1. Mark Zuckerberg suffers from red-green colorblindness. This is why Facebook’s primary color scheme is blue –
although it certainly doesn’t hurt that blue is also strongly associated with
trust and security, two concepts essential in getting people to voluntarily
part with their personal information.
2. Facebook’s ‘Like’ button used to be the ‘Awesome’ button. Facebook engineer Andrew Bosworth said that he and other
engineers were enthusiastic about the “Awesome” button, but that the idea was
ultimately vetoed by Zuckerberg in 2007. The site eventually settled on the
“Like” button, a decision that Bosworth said was met with a decidedly lukewarm
reception
3. Facebook stores approximately 300 PETABYTES of user data on
its servers.
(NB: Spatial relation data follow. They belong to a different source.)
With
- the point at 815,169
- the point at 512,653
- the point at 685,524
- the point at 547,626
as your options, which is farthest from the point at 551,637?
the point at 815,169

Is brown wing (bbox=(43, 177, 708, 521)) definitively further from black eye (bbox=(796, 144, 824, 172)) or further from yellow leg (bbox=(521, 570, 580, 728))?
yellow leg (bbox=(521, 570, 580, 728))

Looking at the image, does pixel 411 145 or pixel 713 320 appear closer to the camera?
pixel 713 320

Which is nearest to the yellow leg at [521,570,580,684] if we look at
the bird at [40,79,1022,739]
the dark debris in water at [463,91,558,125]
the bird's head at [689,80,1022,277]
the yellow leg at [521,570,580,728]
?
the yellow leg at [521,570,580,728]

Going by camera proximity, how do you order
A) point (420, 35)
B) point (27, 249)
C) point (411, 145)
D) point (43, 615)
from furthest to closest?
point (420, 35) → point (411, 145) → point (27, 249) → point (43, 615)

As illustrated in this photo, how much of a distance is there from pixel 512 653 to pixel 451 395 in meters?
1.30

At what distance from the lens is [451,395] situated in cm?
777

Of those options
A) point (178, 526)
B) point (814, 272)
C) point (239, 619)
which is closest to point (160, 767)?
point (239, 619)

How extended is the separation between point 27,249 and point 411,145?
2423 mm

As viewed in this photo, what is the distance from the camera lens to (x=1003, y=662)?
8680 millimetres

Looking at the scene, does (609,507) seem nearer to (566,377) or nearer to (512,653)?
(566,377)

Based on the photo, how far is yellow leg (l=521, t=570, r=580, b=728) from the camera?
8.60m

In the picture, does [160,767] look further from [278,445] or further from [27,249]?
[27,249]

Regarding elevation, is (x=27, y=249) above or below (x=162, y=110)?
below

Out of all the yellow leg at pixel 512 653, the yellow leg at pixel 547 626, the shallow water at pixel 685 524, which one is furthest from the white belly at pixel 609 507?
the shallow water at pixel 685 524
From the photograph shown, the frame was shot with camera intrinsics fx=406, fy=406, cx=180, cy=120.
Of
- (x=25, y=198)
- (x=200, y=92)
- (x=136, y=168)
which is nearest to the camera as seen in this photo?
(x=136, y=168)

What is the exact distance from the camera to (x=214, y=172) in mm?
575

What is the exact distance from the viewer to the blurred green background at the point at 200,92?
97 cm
There are 1 million
gigabytes in a petabyte. The entire written works of humankind, in every known
language (including Latin and other historical languages) from the dawn of
recorded history, would occupy approximately 50 petabytes.
Think about that for a minute
4. Facebook’s user base grows by eight people per second, or
7,246 people every 15 minutes. Some naysayers have foretold of Facebook’s impending demise,
but aside from boasting the largest user base of any social network in the
world by a gigantic margin, this statistic proves Facebook is still growing.
5. There are now more than 2 million active advertisers on
Facebook. The popularity, impact,
and cost-effectiveness of Facebook ads has made the site one of the most popular
online advertising platforms in the world, and its upward trajectory seems
likely to continue
6. In September 2014, Facebook users watched a collective 1
billion videos per day. Today, that figure is more
than 4 billion – and 75% of these video views occur on mobile devices
7. Videos are the most-shared content type on Facebook. On average, videos receive 89.5 shares per video,
significantly higher share counts than photos or text-based posts.